Yesterday I came across Aaron Penne’s collection of very nice data visualizations, one of which was of monthly births in the United States since 1933. He made a tiled heatmap of the data, taking care when calculating the average rate to correct for the varying number of days in different months. Aaron works in Python, so I took the opportunity to play around with the data and redo the plots in R. The code and data are on Github.
First, here’s the monthly heatmap. I use one of the Viridis palettes, as it has very nice contrast properties.

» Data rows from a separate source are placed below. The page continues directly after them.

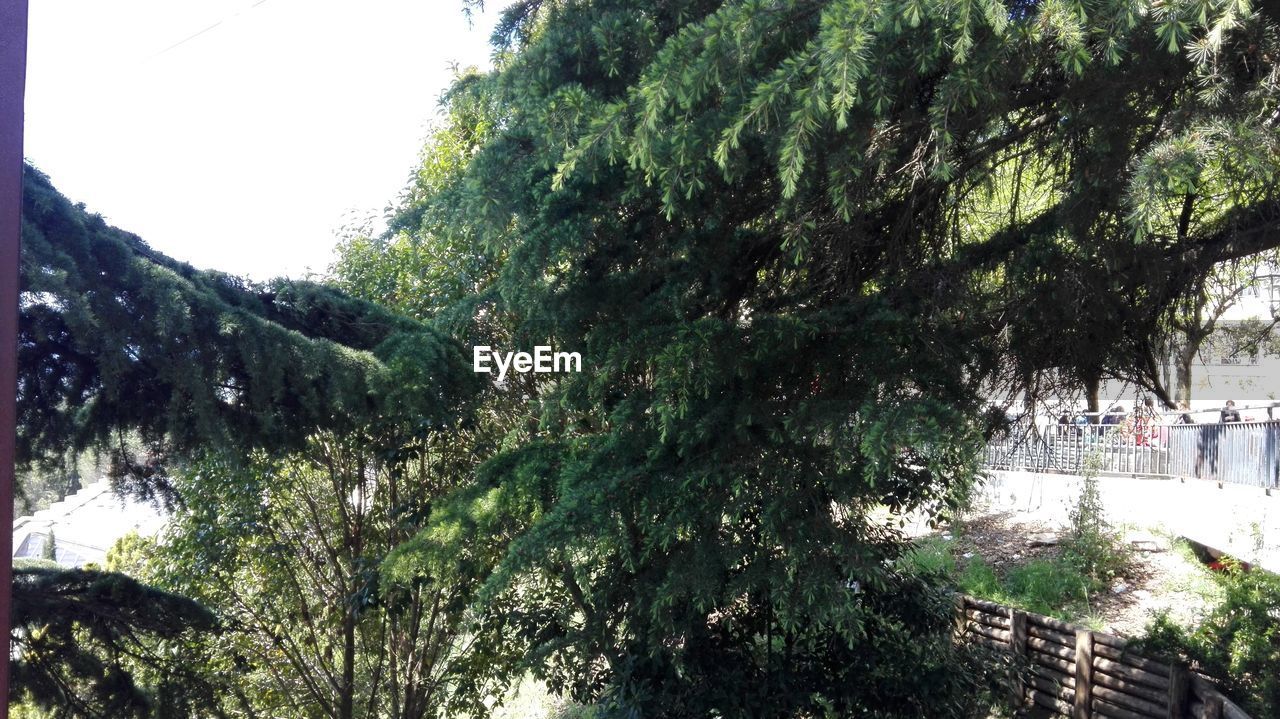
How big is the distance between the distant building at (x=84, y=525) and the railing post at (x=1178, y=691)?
6.44 m

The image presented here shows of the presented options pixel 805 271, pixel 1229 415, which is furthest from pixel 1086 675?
pixel 1229 415

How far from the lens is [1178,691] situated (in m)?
5.81

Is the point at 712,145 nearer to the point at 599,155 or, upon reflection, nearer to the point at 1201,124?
the point at 599,155

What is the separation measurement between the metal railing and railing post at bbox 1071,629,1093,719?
8.28 feet

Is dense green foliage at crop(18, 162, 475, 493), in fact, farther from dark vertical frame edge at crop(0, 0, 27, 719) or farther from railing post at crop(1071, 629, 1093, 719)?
railing post at crop(1071, 629, 1093, 719)

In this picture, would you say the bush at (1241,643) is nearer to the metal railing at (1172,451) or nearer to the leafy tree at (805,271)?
the leafy tree at (805,271)

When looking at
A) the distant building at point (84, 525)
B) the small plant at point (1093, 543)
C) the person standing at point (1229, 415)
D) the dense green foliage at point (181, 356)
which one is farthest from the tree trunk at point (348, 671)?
the person standing at point (1229, 415)

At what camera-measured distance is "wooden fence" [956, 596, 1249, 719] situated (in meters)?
5.80

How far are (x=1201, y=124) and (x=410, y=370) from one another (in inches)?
Result: 157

While we’re at it, we can also make a version of this plot that’s oriented vertically. This might be nice to view on a portrait-oriented screen like a tablet or phone
Fancy tiled heatmaps are nice, but it can be hard to beat an old-fashioned time-series:
In this version you can really see that the Baby Boom has two beginnings—about nine months after December 1941, when the US joined the war, and then in earnest about nine months after December 1945.
With time-series data like this, William Cleveland’s LOESS-based decomposition often gives nice results, so I ran that on the data. (It’s in R as the
stl() function). The series gets decomposed into trend, seasonal, and remainder components. Here’s what that looks like.
When interpreting the decomposition, bear in mind that each panel has its own y-axis, appropriate to the range of the element being plotted. This means the Data and Trend panels are more or less comparable, but the Seasonal and Remainder components are on different (and much narrower) scales.